I loved the whole idea but knew he had a very long way to go. The concept that you would go to the best place in the world for the surgery you needed and insurance would pay for it because the price was better there than at home. It creates global medical competition. That’s a good thing particularly because in the next decade we will see big changes with data and technology in the medical field. You could pay for the balance of your bill with bitcoin or some cryptocurrency. Economies are created.

Our country continues to cut funding to other countries like South America which is actually counterintuitive to stop the flow of immigration. Medical tourism might be small but if this can create bigger momentum perhaps that will force the hand when it comes to the cost of medicine in this country.
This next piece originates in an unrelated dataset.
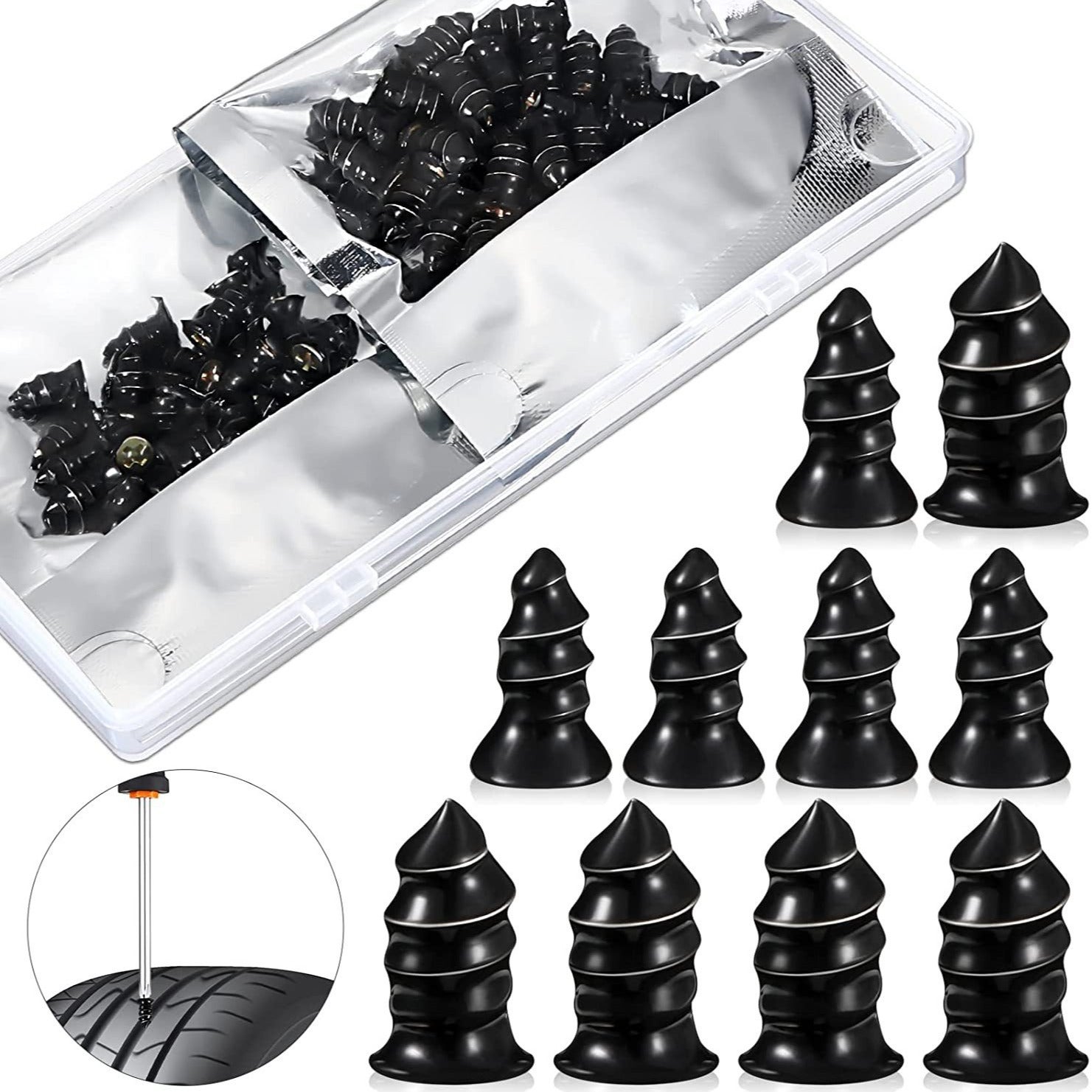 Lot De 60 Clous De Réparation De Pneu – Caoutchouc Avec Noyau Acier, Tournevis Inclus, Pour Voiture, Moto, Vélo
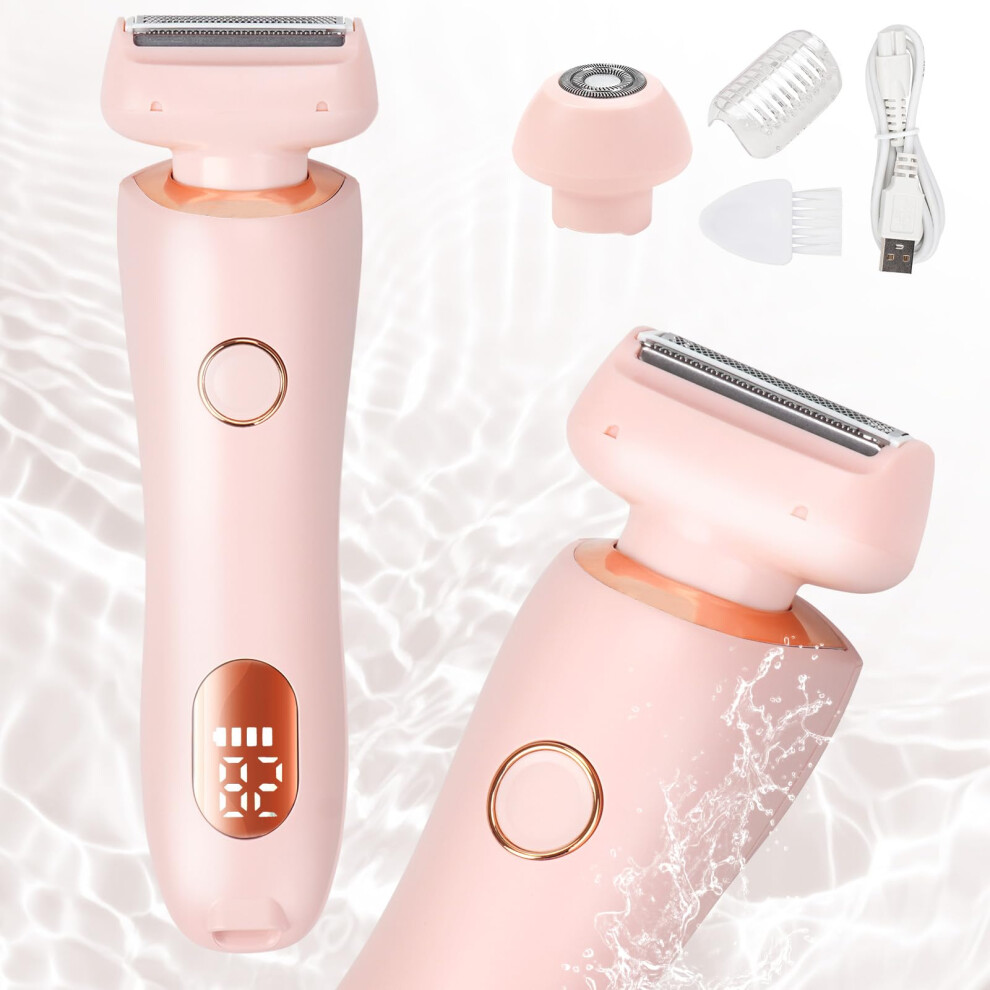 Pink Electric Shaver For Women Waterproof Usb Rechargeable Razor Painless Wet Dry Shaving For Legs And Underarms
I did not invest in that entrepreneur but I am super curious where his business is today.

Comments (Archived):

  1. awaldstein

    Fascinating.Currently addressing significant medical issues with an extended family member and this idea, touches on many of the underlying stress points that this brings.Data sharing/securing is obviously key as a starting point.

  2. Semil Shah

    It is really to make this work. I invested in a company that tried this between U.S. and Central America only for one high-margin and routine operation, and it was a bear.

    1. LE

      It is difficult to believe that a version of this couldn’t be done in the US by isolating ‘high margin and routine operations’ and finding hospital and physicians (in the US) that are willing to perform those for a less than market rate cost (where market rate depends on the location).For whatever reason I suspect that in some cases the fact that the operation is being done overseas is working in the favor of the providers more than against them. (Less that you can see and find out means that less you can identify as being a problem potentially and being scared off).One thing that someone has to think about with anything not done locally is follow up care and how that is handled and what happens if errors are made. And errors are made everywhere in medicine it’s people.It’s probably a business opportunity since the market is so large it would seem to be possible to shave off the outlier cases where it pays to travel (somewhere whether overseas or not) but it’s not going to make any dent in health care costs in any way.Personally I wouldn’t touch it with a ten foot pole. But there are enough either desperate or stupid and/or people with bad coverage or less resources to make it a business for someone. I say ‘stupid’ because it defies logic to travel to a foreign country even if (in theory) the hospital and physician have been vetted in some way. Why? Small chance of a very very big thing happening.Why are costs going up? People are living long enough to have problems that need care that they didn’t have when they died years earlier do to lack of medical advances that we have today. Also people abuse themselves and then look to medicine to get fixed up. Big problem. Drug abuse and so on (many community hospitals are filled with addicts). And now we are giving drug addicts naloxone so we can bring them back to life!

    2. Gotham Gal

      Just not there yet.

  3. jason wright

    We already have medical tourism in the UK. People arrive on tourist visas and then present themselves at an NHS hospital in the expectation that treatment for their issue will be forthcoming, and it often is. Many of them come from Commonwealth countries, particularly from India. A lot of impersonation goes on too. There’s very little in the way of identity and status checking. It’s a bit of an open door. That might change after Brexit.

  4. Mark Gavagan

    You’re right! I strongly considered a medical tourism startup and (wrongly) chose something else.Step 1 was to provide turnkey service using Bumrungrad International Hospital in Thailand, which is a beautiful, modern, inexpensive JCI-accredited hospital.The plan was to initially target uninsured Americans needing expensive surgeries, so there wouldn’t be any insurance bureaucracy. All-in, with top-drawer service and travel/accommodations for the patient +1, prices would have been dramatically cheaper.Once a track record was established, Step 2 would have been trying to get a U.S. health insurer to offer Bumrungrad as an option to insureds, with ZERO coinsurance or copays (dramatic net cost savings for the insurer and insured).Looking forward to learning who is succeeding here.